STUDY TEXT:
Mailbox Monday (click the icon to check out the new blog) has gone on tour since Marcia at To Be Continued, formerly The Printed Page passed the torch.  December’s host is Rose City Reader.

***Here are the results of the Mailbox Monday poll and what we all can expect in 2014 and beyond.***

The meme allows bloggers to share what books they receive in the mail or through other means over the past week.

Just be warned that these posts can increase your TBR piles and wish lists.

Here’s what I received:

1. Ripper: A Novel by Isabel Allende for review.

The Jackson women, Indiana and Amanda, have always had each other. Yet, while their bond is strong, mother and daughter are as different as night and day. Indiana, a beautiful holistic healer, is a free-spirited bohemian. Long divorced from Amanda’s father, she’s reluctant to settle down with either of the men who want her—Alan, the wealthy scion of one of San Francisco’s elite families, and Ryan, an enigmatic, scarred former Navy SEAL.

While her mom looks for the good in people, Amanda is fascinated by the dark side of human nature, like her father, the SFPD’s Deputy Chief of Homicide. Brilliant and introverted, the MIT-bound high school senior is a natural-born sleuth addicted to crime novels and Ripper, the online mystery game she plays with her beloved grandfather and friends around the world.

When a string of strange murders occurs across the city, Amanda plunges into her own investigation, discovering, before the police do, that the deaths may be connected. But the case becomes all too personal when Indiana suddenly vanishes. Could her mother’s disappearance be linked to the serial killer? Now, with her mother’s life on the line, the young detective must solve the most complex mystery she’s ever faced before it’s too late.

2.  The Memory of Lost Senses by Judith Kinghorn for review.

Cecily Chadwick is idling away the long, hot summer of 1911 when a mysterious countess moves into the large, deserted country house on the edge of her sleepy English village. Rumors abound about the countess’s many husbands and lovers, her opulent wealth, and the tragedies that have marked her life. As Cecily gets to know her, she becomes fascinated by the remarkable woman—riveted by her tales of life on the Continent, and of the famous people she once knew. But the countess is clearly troubled by her memories, and by ruinous secrets that haunt her…

Staying with the countess is a successful novelist and dear friend who has been summoned to write the countess’s memoirs. For aspiring writer Cecily, the novelist’s presence only adds to the intrigue of the house. But it is the countess’s grandson, Jack, who draws Cecily further into the tangled web of the countess’s past, and sweeps her into an uncertain future…

3.  Tiny Stories tote.

TASK OBJECTIVE:
Answer these questions from the Mailbox Monday post:
(a) Who is December's host?
(b) What is the name of the online mystery game Amanda plays?
(c) During the summer of what year is Cecily Chadwick idling away her time?

RECORDS:
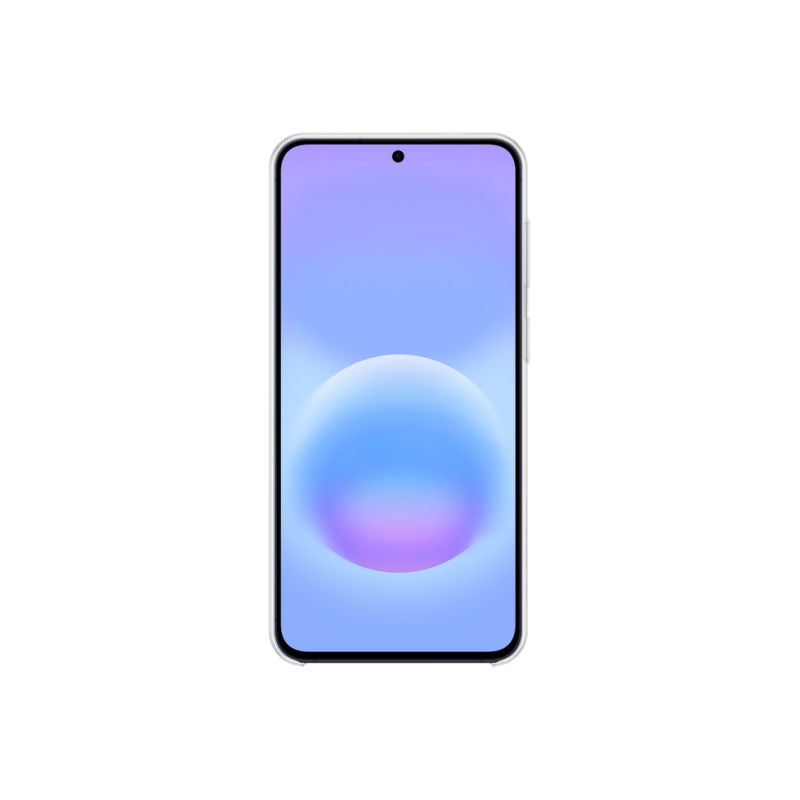 Original Sam. Clear Case Galaxy A57, Transparent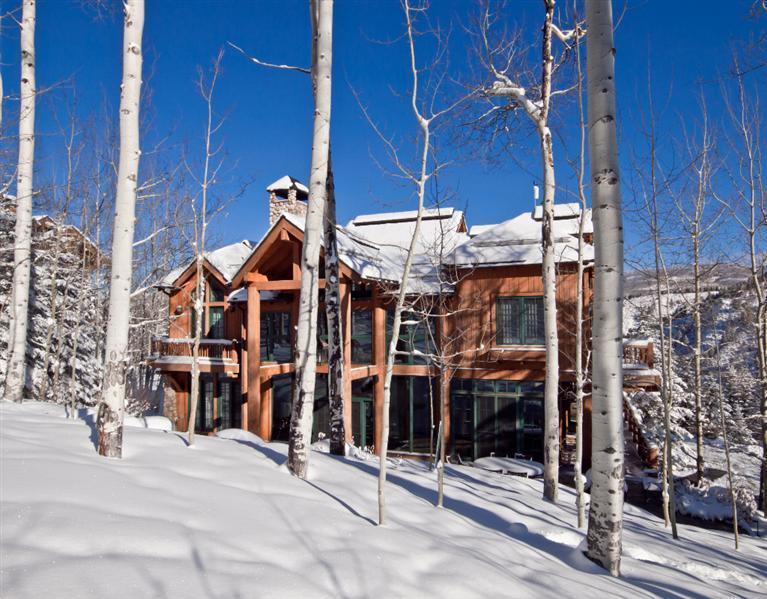 111 Borders Road Beaver Creek, CO 81620 - Photo 3 of 25 Additional Photo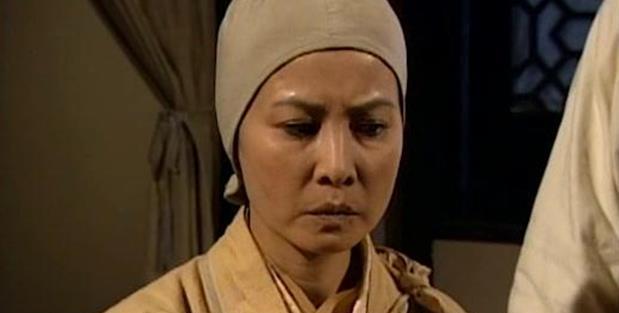 原创她是崇祯皇帝的女儿,是韦小宝的师父,为何最终选择自杀?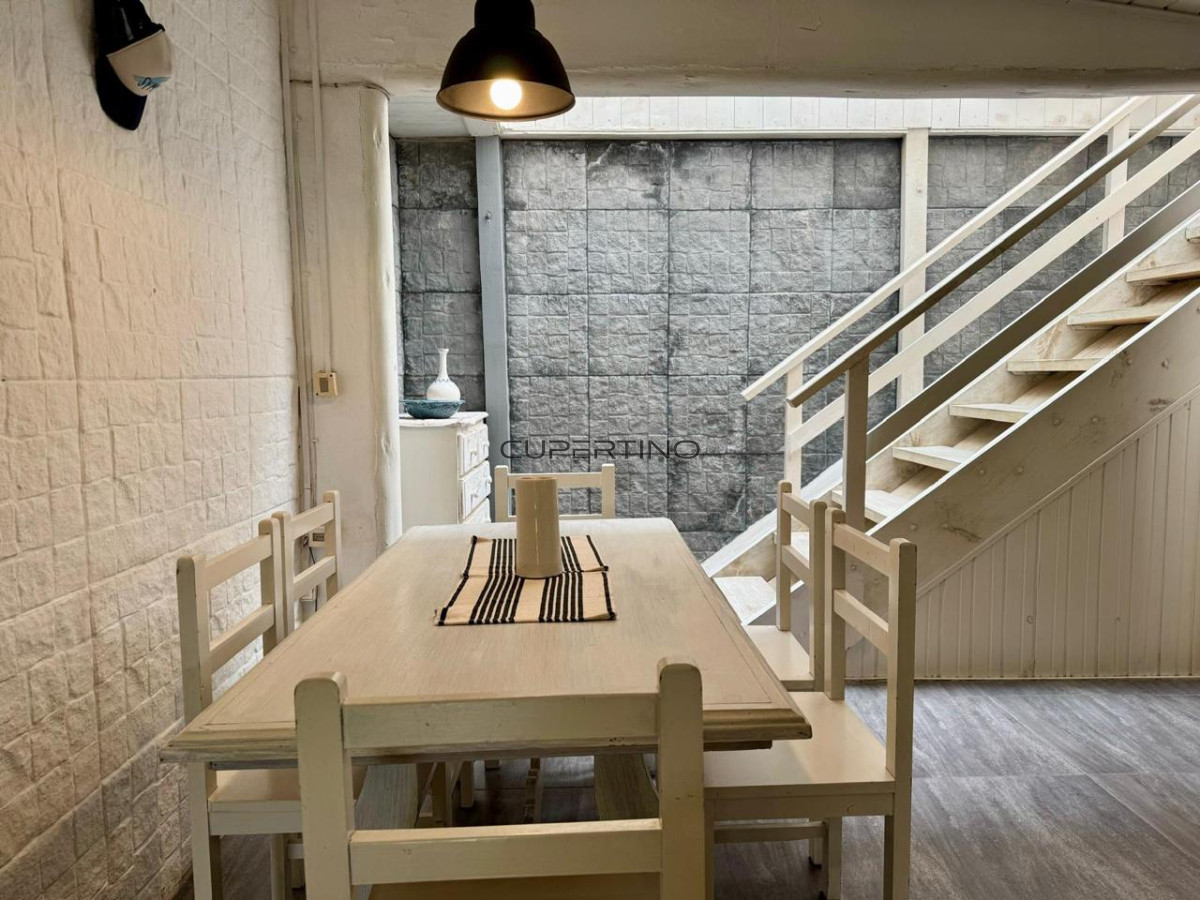 Casa en La Barra, La Barra — foto 7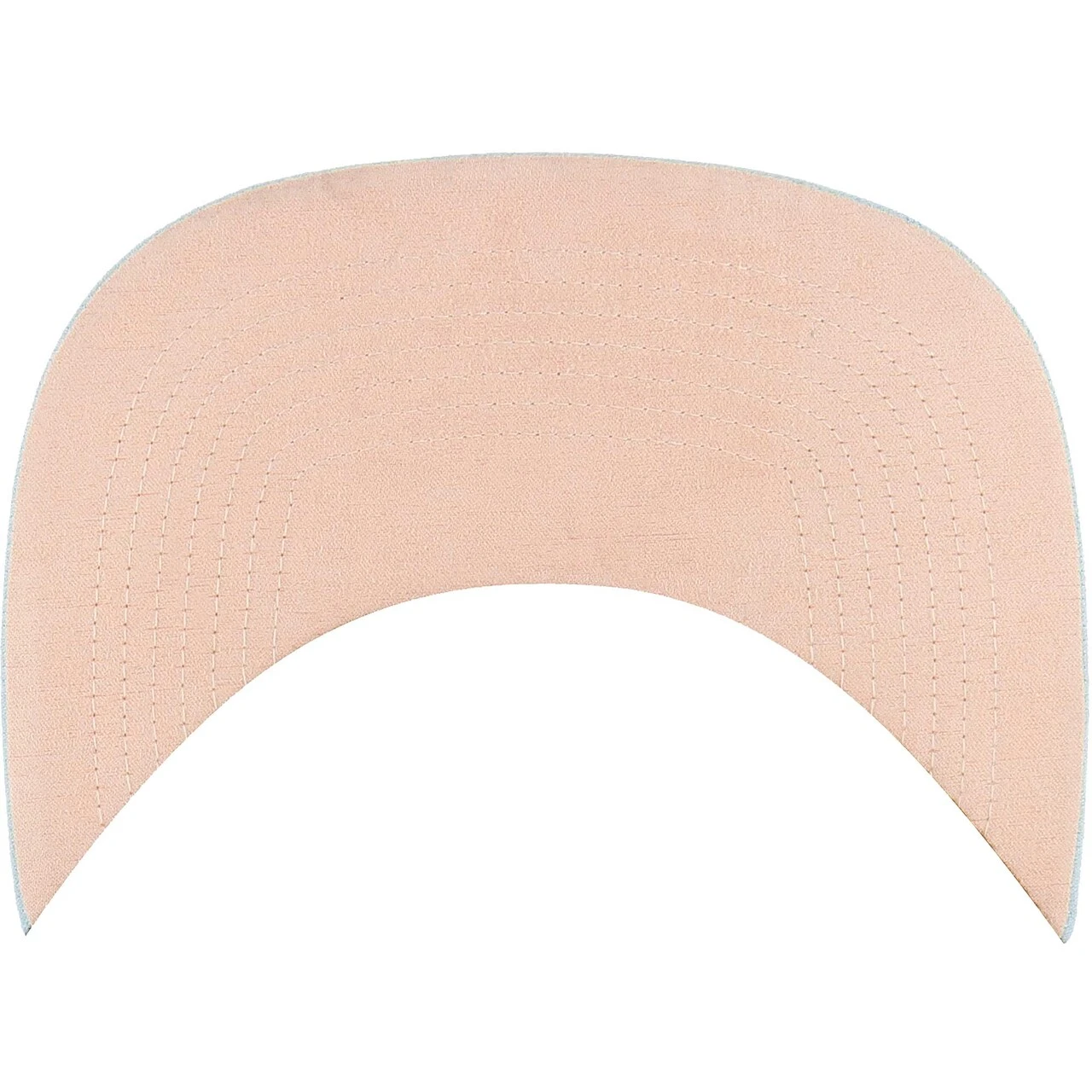 Men's Boston Red Sox '47 Light Blue Ultra Suede Captain Snapback Hat 4 Men's Boston Red Sox '47 Light Blue Ultra Suede Captain Snapback Hat - Image 4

ANSWER:
(a) Rose City Reader
(b) Ripper
(c) 1911